### What you are asked to do
Each line of the material below should be reproduced exactly.

(Stored entries)
○ ○ ○ ○ ○ ○ ○
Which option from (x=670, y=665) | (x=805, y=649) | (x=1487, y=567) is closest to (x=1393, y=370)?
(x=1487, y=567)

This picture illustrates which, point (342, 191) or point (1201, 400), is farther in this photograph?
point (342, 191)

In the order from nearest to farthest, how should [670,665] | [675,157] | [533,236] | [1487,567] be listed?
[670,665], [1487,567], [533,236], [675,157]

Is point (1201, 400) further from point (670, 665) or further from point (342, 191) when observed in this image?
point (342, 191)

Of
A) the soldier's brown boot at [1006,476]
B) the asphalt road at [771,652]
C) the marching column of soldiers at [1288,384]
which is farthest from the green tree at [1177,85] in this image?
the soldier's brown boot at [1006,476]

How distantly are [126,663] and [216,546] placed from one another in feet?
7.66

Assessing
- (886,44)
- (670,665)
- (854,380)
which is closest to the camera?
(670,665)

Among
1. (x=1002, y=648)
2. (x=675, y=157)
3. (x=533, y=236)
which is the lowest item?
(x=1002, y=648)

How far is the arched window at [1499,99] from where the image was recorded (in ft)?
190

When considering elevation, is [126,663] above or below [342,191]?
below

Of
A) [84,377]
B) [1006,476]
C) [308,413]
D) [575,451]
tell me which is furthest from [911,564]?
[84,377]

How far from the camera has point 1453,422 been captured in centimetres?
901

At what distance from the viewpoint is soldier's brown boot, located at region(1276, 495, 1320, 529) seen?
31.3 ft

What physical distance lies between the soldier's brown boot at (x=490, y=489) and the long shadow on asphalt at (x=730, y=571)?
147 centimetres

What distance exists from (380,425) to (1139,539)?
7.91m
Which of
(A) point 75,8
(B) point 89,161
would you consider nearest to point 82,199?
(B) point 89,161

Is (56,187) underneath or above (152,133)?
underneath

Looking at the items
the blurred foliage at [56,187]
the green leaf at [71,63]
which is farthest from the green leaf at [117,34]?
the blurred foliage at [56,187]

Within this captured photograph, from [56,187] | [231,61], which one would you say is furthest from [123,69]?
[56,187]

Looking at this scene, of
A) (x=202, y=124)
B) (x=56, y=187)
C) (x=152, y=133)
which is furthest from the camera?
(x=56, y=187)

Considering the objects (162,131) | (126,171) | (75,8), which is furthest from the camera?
○ ○ ○ ○ ○ ○ ○
### Task response
Which option from (x=670, y=665) | (x=805, y=649) | (x=1487, y=567) is closest to (x=1393, y=370)?
(x=1487, y=567)

This picture illustrates which, point (342, 191) or point (1201, 400), is farther in this photograph?
point (342, 191)

In the order from nearest to farthest, how should [670,665] | [675,157] | [533,236] | [1487,567] be listed?
[670,665], [1487,567], [533,236], [675,157]

Is point (1201, 400) further from point (670, 665) or further from point (342, 191) when observed in this image?
point (342, 191)

Of
A) the soldier's brown boot at [1006,476]
B) the asphalt road at [771,652]
C) the marching column of soldiers at [1288,384]
which is farthest from the green tree at [1177,85] in this image?
the soldier's brown boot at [1006,476]

How distantly are [126,663] and [216,546] placed from one another in feet?
7.66

Assessing
- (886,44)
- (670,665)
- (854,380)
which is closest to the camera?
(670,665)

Among
1. (x=1002, y=648)
2. (x=675, y=157)
3. (x=533, y=236)
which is the lowest item?
(x=1002, y=648)

How far is the arched window at [1499,99] from where the image was recorded (in ft)?
190

When considering elevation, is [126,663] above or below [342,191]?
below

Of
A) [84,377]
B) [1006,476]
C) [308,413]
D) [575,451]
tell me which is furthest from [911,564]?
[84,377]

How far from the camera has point 1453,422 been captured in centimetres?
901

At what distance from the viewpoint is soldier's brown boot, located at region(1276, 495, 1320, 529) seen?
31.3 ft

What physical distance lies between the soldier's brown boot at (x=490, y=489) and the long shadow on asphalt at (x=730, y=571)?
147 centimetres

What distance exists from (380,425) to (1139,539)?
7.91m
Which of
(A) point 75,8
(B) point 89,161
would you consider nearest to point 82,199?
(B) point 89,161

Is (56,187) underneath or above (152,133)?
underneath

Looking at the items
the blurred foliage at [56,187]
the green leaf at [71,63]
which is farthest from the green leaf at [117,34]?
the blurred foliage at [56,187]

Within this captured photograph, from [56,187] | [231,61], which one would you say is furthest from [123,69]?
[56,187]

Looking at this scene, of
A) (x=202, y=124)
B) (x=56, y=187)
C) (x=152, y=133)
which is furthest from the camera?
(x=56, y=187)

Considering the objects (162,131) | (126,171) | (75,8), which is furthest from the camera?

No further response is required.